◆ 任务要求
把讲ES简单查询的正文从“POST /forum/article/_bulk”到“能對系統代碼還有一定的影響。”这一段一字不差地照抄下来。

**** 文档正文

ES簡單的查詢

本文轉載自查看原文 2018-06-01 18:39 1117 ES

案例一

1、根據用戶ID、是否隱藏、帖子ID、發帖日期來搜索帖子

（1）插入一些測試帖子數據

POST /forum/article/_bulk
{ "index": { "_id": 1 }}
{ "articleID" : "XHDK-A-1293-#fJ3", "userID" : 1, "hidden": false, "postDate": "2017-01-01" }
{ "index": { "_id": 2 }}
{ "articleID" : "KDKE-B-9947-#kL5", "userID" : 1, "hidden": false, "postDate": "2017-01-02" }
{ "index": { "_id": 3 }}
{ "articleID" : "JODL-X-1937-#pV7", "userID" : 2, "hidden": false, "postDate": "2017-01-01" }
{ "index": { "_id": 4 }}
{ "articleID" : "QQPX-R-3956-#aD8", "userID" : 2, "hidden": true, "postDate": "2017-01-02" }

//添加數據時會報錯，不用管它，直接查詢看看是否可以查到值，現在有查詢語句可以試試。這個是ES5.6.3版本問題

初步來說，就先搞4個字段，因為整個es是支持json document格式的，所以說擴展性和靈活性非常之好。如果后續隨着業務需求的增加，要在document中增加更多的field，那么我們可以很方便的隨時添加field。但是如果是在關系型數據庫中，比如mysql，我們建立了一個表，現在要給表中新增一些column，那就很坑爹了，必須用復雜的修改表結構的語法去執行。而且可能對系統代碼還有一定的影響。

GET /forum/_mapping/article
{
  "forum": {
    "mappings": {
      "article": {
        "properties": {
          "articleID": {
            "type": "text",
            "fields": {
              "keyword": {
                "type": "keyword",
                "ignore_above": 256
              }
            }
          },
          "hidden": {
            "type": "boolean"
          },
          "postDate": {
            "type": "date"
          },
          "userID": {
            "type": "long"
          }
        }
      }
    }
  }
}

現在es 5.2版本，type=text，默認會設置兩個field，一個是field本身，比如articleID，就是分詞的；還有一個的話，就是field.keyword，articleID.keyword，默認不分詞，會最多保留256個字符

（2）根據用戶ID搜索帖子

GET /forum/article/_search
{
    "query" : {
        "constant_score" : { 
            "filter" : {
                "term" : { 
                    "userID" : 1
                }
            }
        }
    }
}

term filter/query：對搜索文本不分詞，直接拿去倒排索引中匹配，你輸入的是什么，就去匹配什么

比如說，如果對搜索文本進行分詞的話，“helle world” --> “hello”和“world”，兩個詞分別去倒排索引中匹配
term，“hello world” --> “hello world”，直接去倒排索引中匹配“hello world”

********
**** 记录

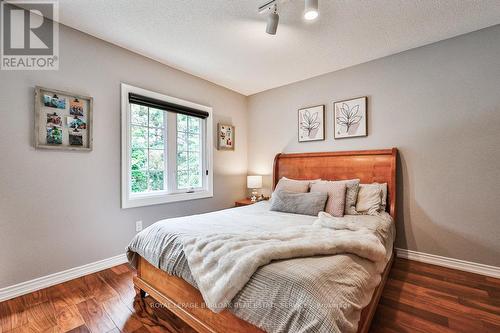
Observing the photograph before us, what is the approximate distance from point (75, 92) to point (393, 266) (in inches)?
152

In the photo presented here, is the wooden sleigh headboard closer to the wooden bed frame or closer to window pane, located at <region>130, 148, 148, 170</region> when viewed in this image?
the wooden bed frame

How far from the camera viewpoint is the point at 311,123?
342 cm

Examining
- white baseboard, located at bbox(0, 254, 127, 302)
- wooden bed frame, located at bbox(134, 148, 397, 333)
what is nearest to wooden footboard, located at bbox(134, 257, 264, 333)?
wooden bed frame, located at bbox(134, 148, 397, 333)

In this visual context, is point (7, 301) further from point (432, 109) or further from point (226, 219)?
point (432, 109)

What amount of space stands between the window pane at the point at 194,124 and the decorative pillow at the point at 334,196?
200cm

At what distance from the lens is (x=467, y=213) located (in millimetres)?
2342

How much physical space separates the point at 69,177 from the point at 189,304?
178 centimetres

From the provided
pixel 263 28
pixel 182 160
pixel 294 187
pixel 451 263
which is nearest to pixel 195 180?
pixel 182 160

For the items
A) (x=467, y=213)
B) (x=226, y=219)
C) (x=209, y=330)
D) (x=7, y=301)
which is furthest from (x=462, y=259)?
(x=7, y=301)

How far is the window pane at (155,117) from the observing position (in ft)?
9.55

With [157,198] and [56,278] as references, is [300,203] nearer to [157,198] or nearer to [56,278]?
[157,198]

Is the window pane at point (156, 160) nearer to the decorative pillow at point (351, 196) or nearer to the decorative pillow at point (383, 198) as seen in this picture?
the decorative pillow at point (351, 196)

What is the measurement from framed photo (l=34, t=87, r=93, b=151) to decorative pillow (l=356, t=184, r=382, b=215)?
9.85 feet

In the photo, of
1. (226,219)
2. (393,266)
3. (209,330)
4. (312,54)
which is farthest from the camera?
(312,54)
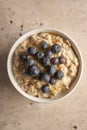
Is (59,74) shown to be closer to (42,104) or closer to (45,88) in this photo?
(45,88)

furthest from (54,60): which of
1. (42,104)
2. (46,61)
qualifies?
(42,104)

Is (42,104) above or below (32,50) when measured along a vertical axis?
below

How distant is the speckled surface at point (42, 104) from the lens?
1.17m

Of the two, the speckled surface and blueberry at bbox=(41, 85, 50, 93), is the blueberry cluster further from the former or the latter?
the speckled surface

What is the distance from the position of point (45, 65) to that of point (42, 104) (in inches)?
7.3

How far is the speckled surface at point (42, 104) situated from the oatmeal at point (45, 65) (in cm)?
9

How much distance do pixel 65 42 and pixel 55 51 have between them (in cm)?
7

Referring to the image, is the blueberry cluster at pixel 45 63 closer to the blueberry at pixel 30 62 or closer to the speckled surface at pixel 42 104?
the blueberry at pixel 30 62

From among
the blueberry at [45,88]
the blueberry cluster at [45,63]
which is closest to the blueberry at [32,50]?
the blueberry cluster at [45,63]

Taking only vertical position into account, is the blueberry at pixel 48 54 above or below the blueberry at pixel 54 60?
above

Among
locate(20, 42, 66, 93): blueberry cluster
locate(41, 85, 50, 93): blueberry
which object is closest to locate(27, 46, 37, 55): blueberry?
locate(20, 42, 66, 93): blueberry cluster

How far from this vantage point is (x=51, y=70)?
3.38ft

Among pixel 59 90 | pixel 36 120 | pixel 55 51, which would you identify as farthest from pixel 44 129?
pixel 55 51

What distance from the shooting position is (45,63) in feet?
3.39
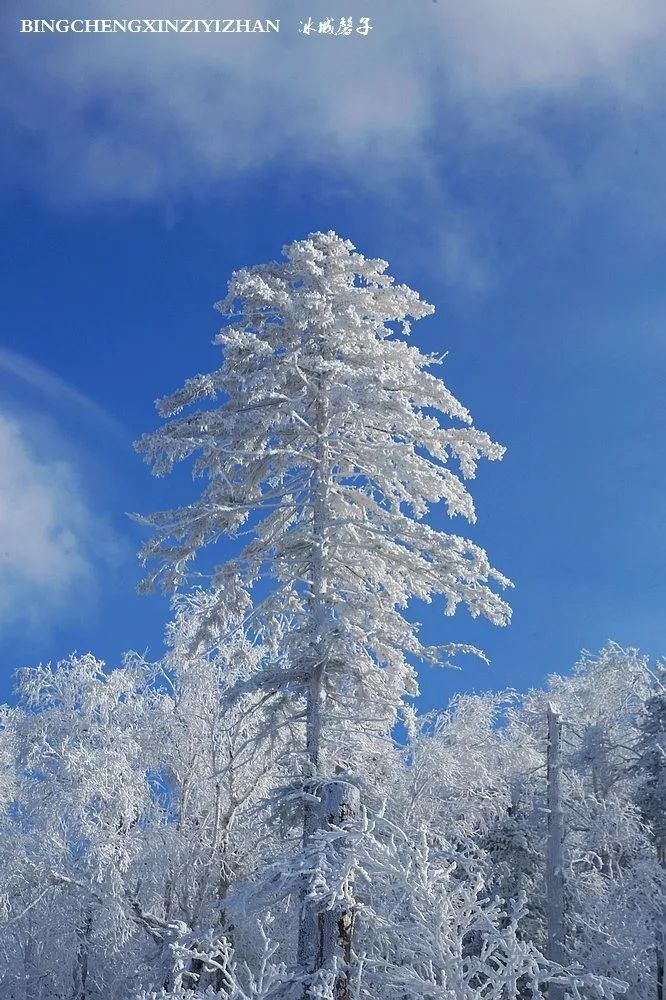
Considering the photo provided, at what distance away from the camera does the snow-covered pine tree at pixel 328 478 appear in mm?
13055

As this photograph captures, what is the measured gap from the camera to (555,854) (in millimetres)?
18859

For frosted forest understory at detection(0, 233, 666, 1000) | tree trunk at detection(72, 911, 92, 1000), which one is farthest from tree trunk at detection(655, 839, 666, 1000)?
tree trunk at detection(72, 911, 92, 1000)

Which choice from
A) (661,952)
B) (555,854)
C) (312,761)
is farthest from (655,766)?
(312,761)

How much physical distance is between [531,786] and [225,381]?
1512 cm

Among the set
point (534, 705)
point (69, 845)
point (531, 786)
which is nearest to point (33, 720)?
point (69, 845)

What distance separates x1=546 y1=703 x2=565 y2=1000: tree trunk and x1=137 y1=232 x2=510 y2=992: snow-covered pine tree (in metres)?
7.31

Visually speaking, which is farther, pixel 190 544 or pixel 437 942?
pixel 190 544

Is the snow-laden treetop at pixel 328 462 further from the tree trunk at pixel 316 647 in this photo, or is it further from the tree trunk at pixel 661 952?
the tree trunk at pixel 661 952

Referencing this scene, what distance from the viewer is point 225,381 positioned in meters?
14.5

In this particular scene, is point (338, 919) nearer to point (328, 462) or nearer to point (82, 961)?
point (328, 462)

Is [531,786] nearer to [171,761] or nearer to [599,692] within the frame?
[171,761]

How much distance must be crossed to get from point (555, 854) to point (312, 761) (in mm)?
9167

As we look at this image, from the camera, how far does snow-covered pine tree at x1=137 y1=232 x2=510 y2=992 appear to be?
42.8 feet

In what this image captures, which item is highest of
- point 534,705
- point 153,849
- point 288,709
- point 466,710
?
point 534,705
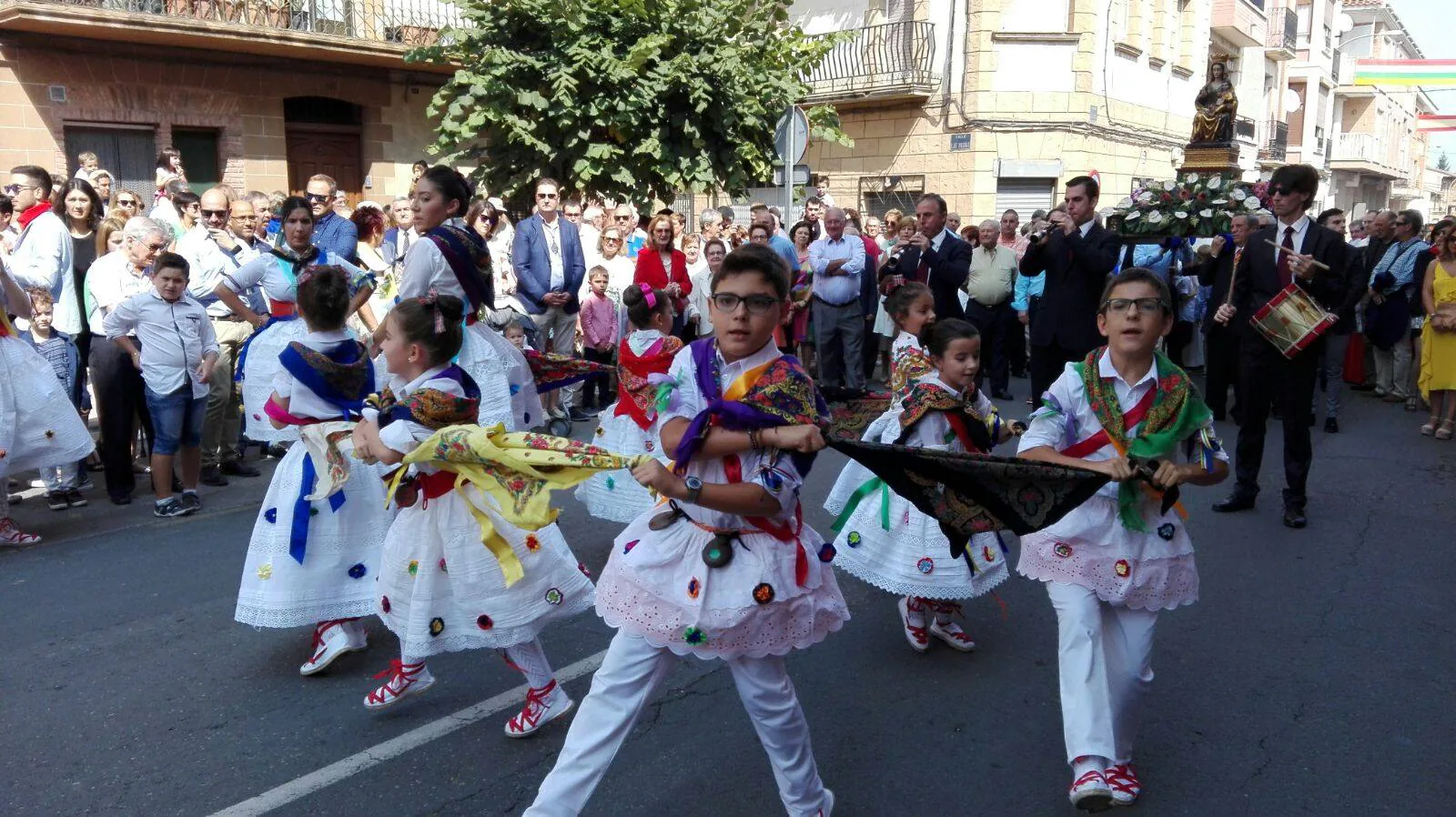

********

◆ 问题解答
POST /forum/article/_bulk
{ "index": { "_id": 1 }}
{ "articleID" : "XHDK-A-1293-#fJ3", "userID" : 1, "hidden": false, "postDate": "2017-01-01" }
{ "index": { "_id": 2 }}
{ "articleID" : "KDKE-B-9947-#kL5", "userID" : 1, "hidden": false, "postDate": "2017-01-02" }
{ "index": { "_id": 3 }}
{ "articleID" : "JODL-X-1937-#pV7", "userID" : 2, "hidden": false, "postDate": "2017-01-01" }
{ "index": { "_id": 4 }}
{ "articleID" : "QQPX-R-3956-#aD8", "userID" : 2, "hidden": true, "postDate": "2017-01-02" }

//添加數據時會報錯，不用管它，直接查詢看看是否可以查到值，現在有查詢語句可以試試。這個是ES5.6.3版本問題

初步來說，就先搞4個字段，因為整個es是支持json document格式的，所以說擴展性和靈活性非常之好。如果后續隨着業務需求的增加，要在document中增加更多的field，那么我們可以很方便的隨時添加field。但是如果是在關系型數據庫中，比如mysql，我們建立了一個表，現在要給表中新增一些column，那就很坑爹了，必須用復雜的修改表結構的語法去執行。而且可能對系統代碼還有一定的影響。